• _WRITTEN INSTRUCTION_
Carry on the passage about Bishop and the poets she corresponded with, starting right after its final sentence.

• _EXCERPT PROVIDED_
================

Marianne Moore was Bishop’s first life-example, editor, confidante, and typist. In an age when women lacked women as role models, Moore emerged as one of the earliest as well as most significant reference points in the younger poet’s world. As Bishop would later recall, Moore offered a rare confluence of manners and morals, a life as distinctly styled as her poetry. Correspondence between the poets reveals a protégée influenced by, yet resistant to, the poetic style of her mentor. While comparisons are inevitable, Bishop repeatedly distinguished her aesthetic as quite traditional in comparison with Moore’s unique brand of Modernism. Curiously, poets as diverse as George Herbert and Gerard Manley Hopkins, Emerson, Thoreau, and Neruda greatly influenced Bishop’s early work.

Robert Lowell’s intuitive and precise review of North & South (Sewanee Review, 1947) brought the poets together for a lifetime of correspondence. Though Lowell repeatedly confessed his debt to Bishop’s poetry, her debt to his is less well known. For Bishop, Lowell represented the quintessential American: male and historically significant. Indeed, he became her “other.” Even as Questions of Travel seems a reply to Lowell’s earlier Life Studies, Geography III seems unimaginable without Lowell’s struggle to place life at the center of the lyric.

Although Moore and Lowell served as her sponsors, Bishop returned that favor in correspondence, friendship, and support of May Swenson. The voluminous collection of letters between these poets (Washington University Library Special Collections) describes a mutual female bonding and support. Swenson is as tough-minded as the young Bishop was but she refuses to see the role of mentor as exclusively Bishop’s. Swenson enters into a lively critical discussion with Bishop, often assuming the role of teacher herself. The reserve that marks the Moore-Bishop letters fades into an eloquent democracy in the Bishop-Swenson letters.

Bishop’s literary development is best known through letters because she spent most of her adult life in Brazil, away from the stresses and competitiveness of the New York literary world. Though Moore, Lowell, Randall Jarrell, and Swenson kept her informed about the American poetry world, she was able to live a life of tropical remove with her Brazilian friend, Lota Costellat de Macedo Soares. Witness to overwhelming poverty, political instabilities, and a mixture of foreign cultures, Bishop, armed with a small trust fund, could afford to keep these distractions at bay while she traveled, observed, and wrote.

================

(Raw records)
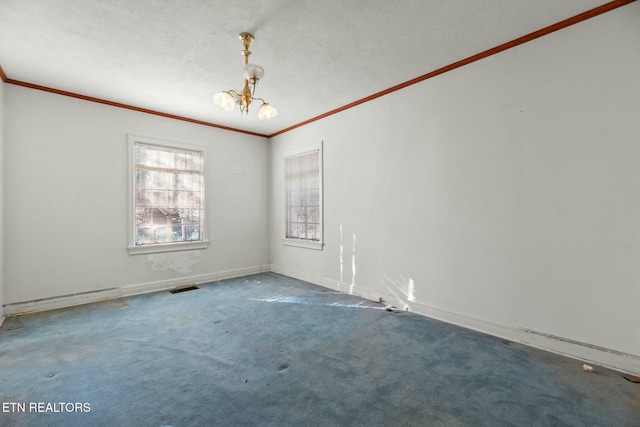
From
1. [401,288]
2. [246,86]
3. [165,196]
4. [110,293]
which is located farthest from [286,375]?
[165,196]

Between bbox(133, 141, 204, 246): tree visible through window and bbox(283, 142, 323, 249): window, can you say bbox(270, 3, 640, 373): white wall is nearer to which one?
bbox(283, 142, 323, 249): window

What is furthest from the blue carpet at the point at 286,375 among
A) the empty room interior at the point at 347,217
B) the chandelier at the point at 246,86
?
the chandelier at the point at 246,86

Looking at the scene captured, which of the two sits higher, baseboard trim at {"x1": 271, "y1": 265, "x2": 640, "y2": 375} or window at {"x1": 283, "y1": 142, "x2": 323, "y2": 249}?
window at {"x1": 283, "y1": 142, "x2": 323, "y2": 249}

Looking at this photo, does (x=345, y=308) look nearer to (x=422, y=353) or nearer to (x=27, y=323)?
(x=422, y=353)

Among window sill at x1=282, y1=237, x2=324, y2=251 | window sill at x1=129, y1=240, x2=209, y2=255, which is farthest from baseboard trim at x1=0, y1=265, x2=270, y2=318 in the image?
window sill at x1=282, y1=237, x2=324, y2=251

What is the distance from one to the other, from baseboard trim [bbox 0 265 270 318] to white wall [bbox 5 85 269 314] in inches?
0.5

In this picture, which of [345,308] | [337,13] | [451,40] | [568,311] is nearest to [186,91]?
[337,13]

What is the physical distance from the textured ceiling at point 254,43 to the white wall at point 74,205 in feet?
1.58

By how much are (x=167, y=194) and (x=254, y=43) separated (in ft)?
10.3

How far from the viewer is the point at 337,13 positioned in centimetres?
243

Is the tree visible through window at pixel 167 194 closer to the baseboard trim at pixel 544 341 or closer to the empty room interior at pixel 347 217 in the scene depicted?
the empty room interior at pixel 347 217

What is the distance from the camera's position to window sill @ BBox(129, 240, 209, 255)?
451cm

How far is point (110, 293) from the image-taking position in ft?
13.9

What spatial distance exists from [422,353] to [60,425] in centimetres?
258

================

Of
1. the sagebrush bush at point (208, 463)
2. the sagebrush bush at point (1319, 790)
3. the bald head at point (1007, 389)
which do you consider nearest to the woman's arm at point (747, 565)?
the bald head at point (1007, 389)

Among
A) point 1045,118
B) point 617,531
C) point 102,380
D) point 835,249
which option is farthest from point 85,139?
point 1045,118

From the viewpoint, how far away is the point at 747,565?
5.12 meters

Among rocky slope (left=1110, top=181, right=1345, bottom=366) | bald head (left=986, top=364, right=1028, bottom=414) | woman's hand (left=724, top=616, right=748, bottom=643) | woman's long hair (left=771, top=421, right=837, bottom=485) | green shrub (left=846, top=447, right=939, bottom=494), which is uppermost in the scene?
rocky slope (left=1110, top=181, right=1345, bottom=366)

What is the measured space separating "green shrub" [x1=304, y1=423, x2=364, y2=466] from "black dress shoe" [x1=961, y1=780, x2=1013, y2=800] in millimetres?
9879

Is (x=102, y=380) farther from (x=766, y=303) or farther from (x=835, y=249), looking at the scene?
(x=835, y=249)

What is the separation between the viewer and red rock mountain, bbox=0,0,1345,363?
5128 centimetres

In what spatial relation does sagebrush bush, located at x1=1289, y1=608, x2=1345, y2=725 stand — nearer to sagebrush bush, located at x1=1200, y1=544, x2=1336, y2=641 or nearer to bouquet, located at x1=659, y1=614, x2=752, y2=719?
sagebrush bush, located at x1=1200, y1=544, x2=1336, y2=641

================

• _OUTPUT OF THE TASK_
Keenly observed description and a dependence upon the things of this world characterize Bishop’s work. In language, she is a direct descendant of what Perry Miller called the American plain stylists. Like Robert Frost, she effects a wide tonal range within a remarkably narrow range of words, often accomplished through formal means. In “Filling Station,” Bishop uses the restrictions of form to impose limitations upon the tone and atmosphere of the poem. Solitary figures in the landscape abound in her poems and suggest the familiar Romantic lyric of the isolated hero, the Wordsworthian self-discoverer; yet she systematically rejects epiphany, preferring the familiarity of the phenomenal world. Bishop’s early interest in surrealism surfaces throughout her work in dreamscapes of different sorts. “The Man-Moth” explores the nightmarish uncertainties of the night world, while invoking the poet’s interest in the perceptions of exiles. Like many American writers, she prizes the isolated moral force. Like Emerson’s poetry, Bishop sees, names, and gives the landscape a moral form and purpose.

Much has been made of Bishop’s reticence. Octavio Paz proclaimed it a power, a womanly strength; Sylvia Plath and Adrienne Rich, searching for appropriate woman poets as models, rejected it as a kind of repression. Bishop’s refusal to appear in women’s anthologies did not stem from an avoidance of women’s issues (she had lived her life as an independent artist), but rather from a lifelong commitment to the transcendent potential of art, a belief that literature should address that world beyond life’s limitations.

C. K. Doreski
Boston University

In the Heath Anthology
The Fish (1946)
The Man-Moth (1946)
At the Fishhouses (1955)
Filling Station (1965)

Other Works
North & South (1946)
Poems: North & SouthA Cold Spring (1956)
Questions of Travel (1965)
The Complete Poems (1969)
Geography III (1976)
The Complete Poems, 1927-1979 (1983)
The Collected Prose (1984)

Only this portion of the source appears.